**Written task 1:**
Answer these questions from the passage about Wellington.
(a) At which café did 'getting cultured' involve getting drunk?
(b) How does the passage describe Courtney Place?
(c) According to the last paragraph, what has not changed?
**Written task 2:** Carry on the passage about Wellington, starting after its final sentence.

**Selected extract:**
/---

Of course, 'getting cultured' involved getting plastered at the Mt. Cook Café on cheap wine and brandy. I can only vaguely remember it, but I'm sure I poured by 15 year old heart out to howls of laughter from the uncle, and shocked looks from the uncle's significant other. Ah well, if you can't take the piss out of your nephews, who can you?

Besides the experiment in alcohol and the inevitable deathly hangover, the main thing I remember was Courtney Place, a grey, windswept haven for drunks and lunatics. There was something about Wellington then that was a fundamental shock to the system, considering my background under the azure skies and jade-green oceans of the Western Bay. Miles of concrete and a repressive, dreary climate to steadfastly crush the spirit.

Well, the climate hasn't changed, but China and India are working on it, following hard on the hells of the Europeans and Americans, so sweet as. Otherwise though, Wellington does have a very different 'vibe' to it. But, I wonder if that isn't just the old fulla of the future gradually pushing aside the child I was and making himself comfy, the way old fullas do.

\---

**Stored records:**

/---

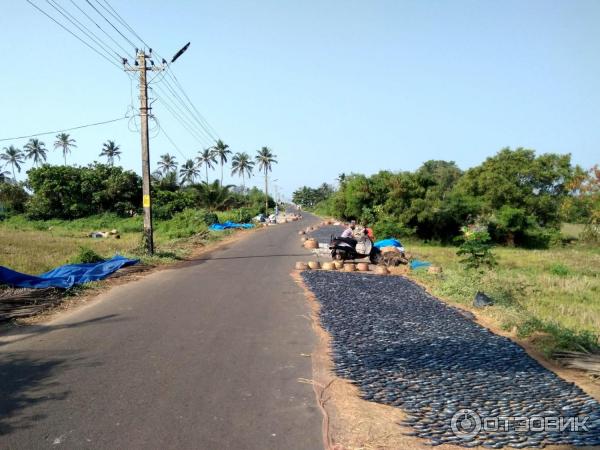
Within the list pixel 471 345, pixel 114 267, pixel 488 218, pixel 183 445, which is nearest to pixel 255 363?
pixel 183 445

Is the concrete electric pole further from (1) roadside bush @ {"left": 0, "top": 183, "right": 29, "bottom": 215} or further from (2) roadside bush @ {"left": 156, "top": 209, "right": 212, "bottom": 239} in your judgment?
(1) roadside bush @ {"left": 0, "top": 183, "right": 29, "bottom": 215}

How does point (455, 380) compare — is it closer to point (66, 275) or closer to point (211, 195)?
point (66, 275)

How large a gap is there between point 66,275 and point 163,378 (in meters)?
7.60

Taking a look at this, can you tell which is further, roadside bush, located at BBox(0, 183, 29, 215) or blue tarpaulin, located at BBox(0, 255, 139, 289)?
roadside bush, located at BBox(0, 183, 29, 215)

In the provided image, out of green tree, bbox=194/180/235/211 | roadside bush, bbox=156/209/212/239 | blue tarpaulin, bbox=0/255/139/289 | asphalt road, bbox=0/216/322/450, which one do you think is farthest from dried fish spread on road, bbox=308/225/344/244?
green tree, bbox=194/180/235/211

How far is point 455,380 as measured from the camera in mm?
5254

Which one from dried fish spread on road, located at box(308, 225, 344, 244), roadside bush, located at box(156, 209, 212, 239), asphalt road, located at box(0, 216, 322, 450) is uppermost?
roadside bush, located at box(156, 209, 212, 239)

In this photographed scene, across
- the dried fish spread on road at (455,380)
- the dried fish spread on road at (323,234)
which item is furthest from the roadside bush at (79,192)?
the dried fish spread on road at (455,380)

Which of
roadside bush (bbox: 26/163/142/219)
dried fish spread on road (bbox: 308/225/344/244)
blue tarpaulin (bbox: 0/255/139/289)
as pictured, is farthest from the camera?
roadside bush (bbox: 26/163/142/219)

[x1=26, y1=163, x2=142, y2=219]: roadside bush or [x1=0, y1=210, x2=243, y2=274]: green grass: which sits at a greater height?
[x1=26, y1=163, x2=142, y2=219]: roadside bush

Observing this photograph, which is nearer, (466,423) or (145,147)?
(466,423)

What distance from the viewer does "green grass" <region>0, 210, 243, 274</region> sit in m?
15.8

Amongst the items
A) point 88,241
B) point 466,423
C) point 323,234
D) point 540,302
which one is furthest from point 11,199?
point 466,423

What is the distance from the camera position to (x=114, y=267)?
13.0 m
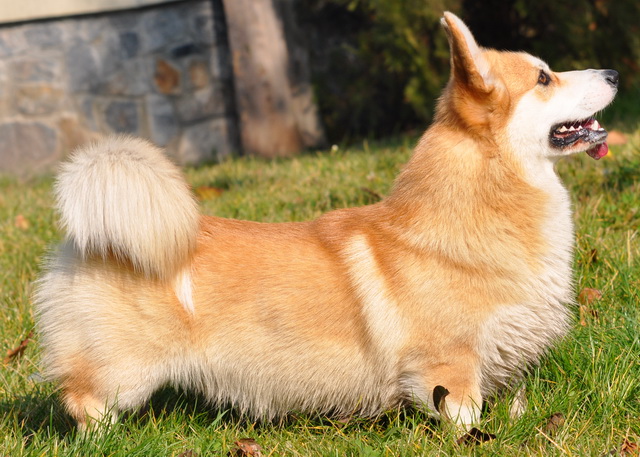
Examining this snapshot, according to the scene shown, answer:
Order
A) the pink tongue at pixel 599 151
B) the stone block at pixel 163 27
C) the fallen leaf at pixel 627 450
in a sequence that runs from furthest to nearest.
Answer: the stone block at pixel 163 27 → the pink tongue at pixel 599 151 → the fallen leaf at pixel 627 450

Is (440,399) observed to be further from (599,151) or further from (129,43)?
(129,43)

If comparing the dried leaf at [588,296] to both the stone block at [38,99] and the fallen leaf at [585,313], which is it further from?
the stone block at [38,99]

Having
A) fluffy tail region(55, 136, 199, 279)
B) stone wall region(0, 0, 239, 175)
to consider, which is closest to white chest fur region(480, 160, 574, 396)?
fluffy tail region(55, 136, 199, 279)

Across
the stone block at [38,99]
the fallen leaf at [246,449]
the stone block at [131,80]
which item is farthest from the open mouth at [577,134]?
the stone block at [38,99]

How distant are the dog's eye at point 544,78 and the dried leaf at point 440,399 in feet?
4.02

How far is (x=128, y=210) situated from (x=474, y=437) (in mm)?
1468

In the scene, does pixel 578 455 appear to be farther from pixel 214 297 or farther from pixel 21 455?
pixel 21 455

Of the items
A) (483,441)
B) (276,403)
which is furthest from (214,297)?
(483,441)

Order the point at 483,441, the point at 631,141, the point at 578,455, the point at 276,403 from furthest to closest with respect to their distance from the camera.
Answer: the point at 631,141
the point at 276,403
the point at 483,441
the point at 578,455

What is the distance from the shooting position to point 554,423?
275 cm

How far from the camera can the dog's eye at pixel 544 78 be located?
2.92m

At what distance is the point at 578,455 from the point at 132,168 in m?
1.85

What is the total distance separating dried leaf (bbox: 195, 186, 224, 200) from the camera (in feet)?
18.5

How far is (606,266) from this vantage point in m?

\---

**Exercise output 1:**
(a) The Mt. Cook Café.
(b) As a grey, windswept haven for drunks and lunatics.
(c) The climate.

**Exercise output 2:**
By the time I had returned to the place to live here in the early 1990s I was of course a different person, having travelled a little and broadened my horizons with recreational substances. Then, a wander through Haitaitai under the influence of something the Beatles used to sing about was a trip into a hobbit village, and my companions a barbarian and a cavalier. Strange, strange days. Seated overlooking the city from the top of Mt. Victoria the towers of the CBD formed a chain of lights that made a castle wall, protecting the misty city from the boats in the harbour.

Kids, never, ever do crazy things that could permanently affect your mind. But if you have to, do them in tremendous moderation, and with friends you trust.

To be honest, the misty effect was mostly caused by mild short-sightedness and the cold humidity Wellington enjoys, but I wouldn't trade that memory for any amount of straight-laced conformity to mainstream values.

There's a danger my meandering into nostalgia is the consummate sort of middle-class retrospection about 'experimenting' with fun stuff and being 'bad' 'while I was at uni, wot', but I can state categorically it was a way of life. We lived and breathed counter-culture, but not of the 'protest against everything just because you can type', more the 'we're living in Babylon' type.

And Babylon it was. We were poor, undernourished, perpetually wasted, borderline paranoids, filtering down out of the Aro Valley in second-hand clothes and cardboard-soled shoes, working in crappy service jobs and living in damp dives.

We'd watch and laugh at the suits as they forever preened and groomed themselves, smug in their incomes and moving into OUR neighbourhood because it was a 'little more funky' than Thorndon. They'd push up the rents and complain about the noise, or they'd park their cars in our spots. They'd demand 'better' service from our friends and bitch when they were treated like outsiders.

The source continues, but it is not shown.